President Aquino signed the new order on Sept. 5, but which was released on Sept. 13. Two other militant lawmakers, however, welcomed the new order, saying the order rightfully asserted the country’s sovereignty over its territories.
The president said AO No. 29 justified the country’s ownership of “maritime areas on the western side of the Philippine archipelago. These areas include the Luzon Sea as well as the waters around, within and adjacent to the Kalayaan Island Group and Bajo De Masinloc, also known as Scarborough Shoal.”
Under the new order, the Philippines exercises its sovereign rights over its territories based on the principle of international law, including the 1982 United Nations Convention on the Law of the Sea or Unclos, which will allow it to explore and exploit, conserve and manage the natural resources, whether living or non-living, both renewable and non-renewable, of the sea-bed, including the subsoil and the adjacent waters, and to conduct other activities for the economic exploitation and exploration of its maritime domain, such as the production of energy from the water, currents and winds.”
“The maritime areas on the western side of the Philippine archipelago are hereby named as the West Philippine Sea,” the president declared in the order.
But a critic of the administration warned against the implementation of the AO, saying that the order was a “dangerous” move which was sure to provoke China and other claimant countries in the disputed islands.
Opposition lawmaker Siquijor Rep. Orlando Fua said that instead of promoting peace, the order could further escalate the tension in the region, especially against Beijing. But Bayan Muna Rep. Teddy Casiño and Agham party-list Rep. Angelo Palmones said that the President’s order was a welcome development.

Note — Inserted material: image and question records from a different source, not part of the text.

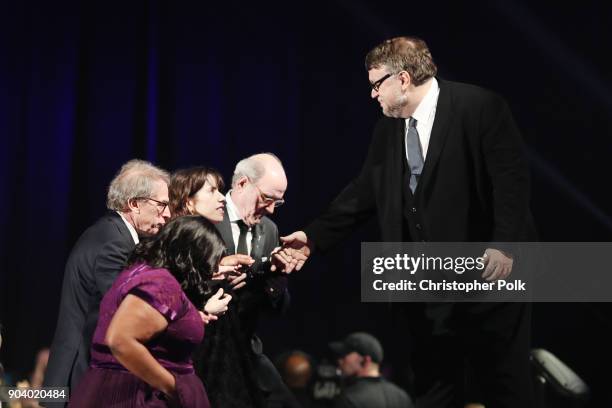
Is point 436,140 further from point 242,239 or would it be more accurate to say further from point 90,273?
point 90,273

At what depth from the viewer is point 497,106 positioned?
115 inches

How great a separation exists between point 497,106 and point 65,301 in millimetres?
1829

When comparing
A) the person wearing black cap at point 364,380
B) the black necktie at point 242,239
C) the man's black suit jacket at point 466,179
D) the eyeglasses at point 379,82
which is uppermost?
the eyeglasses at point 379,82

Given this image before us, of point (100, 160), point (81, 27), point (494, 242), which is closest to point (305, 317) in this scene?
point (100, 160)

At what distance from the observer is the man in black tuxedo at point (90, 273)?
3.30m

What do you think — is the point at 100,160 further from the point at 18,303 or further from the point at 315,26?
the point at 315,26

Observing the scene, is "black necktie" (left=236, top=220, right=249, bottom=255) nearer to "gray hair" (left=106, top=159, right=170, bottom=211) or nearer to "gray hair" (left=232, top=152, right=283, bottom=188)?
"gray hair" (left=232, top=152, right=283, bottom=188)

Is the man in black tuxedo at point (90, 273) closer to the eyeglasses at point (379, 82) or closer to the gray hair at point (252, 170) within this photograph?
the gray hair at point (252, 170)

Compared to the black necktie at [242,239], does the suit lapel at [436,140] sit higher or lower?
higher

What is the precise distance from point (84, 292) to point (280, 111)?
2748mm

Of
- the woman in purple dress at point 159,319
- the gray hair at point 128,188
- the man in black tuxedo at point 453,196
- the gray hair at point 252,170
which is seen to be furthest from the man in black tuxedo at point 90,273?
the man in black tuxedo at point 453,196

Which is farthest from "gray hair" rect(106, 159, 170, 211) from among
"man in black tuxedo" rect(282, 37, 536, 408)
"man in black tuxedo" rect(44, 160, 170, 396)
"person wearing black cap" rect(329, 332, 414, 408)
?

“It is our right to name this part of the Sea as the West Philippine Sea of the Republic of the Philippines to assert our sovereignty on the area,” Casino said. Casino added that the move was not enough. “We should still pursue our diplomatic protests and file cases against China at the ITLOS and the ICJ.”
Palmones, for his part, “appealed to the Filipino people to rally behind P’noy in claiming what is rightfully and historically ours.”
“We expect a stronger bullying of the mighty China, so let’s be ready,” Palmones added. United States Embassy spokesperson Tina Malone did not directly comment on the order, but reiterated a position voiced by US State Department spokesman Patrick Ventrell that the disputes should be resolved peacefully through the application of existing international laws as contained in the Unclos. The Manila Standard tried to get a comment on the order from the Chinese Embassy in Manila but spokesman Zhang Hua could not be reached as of press time.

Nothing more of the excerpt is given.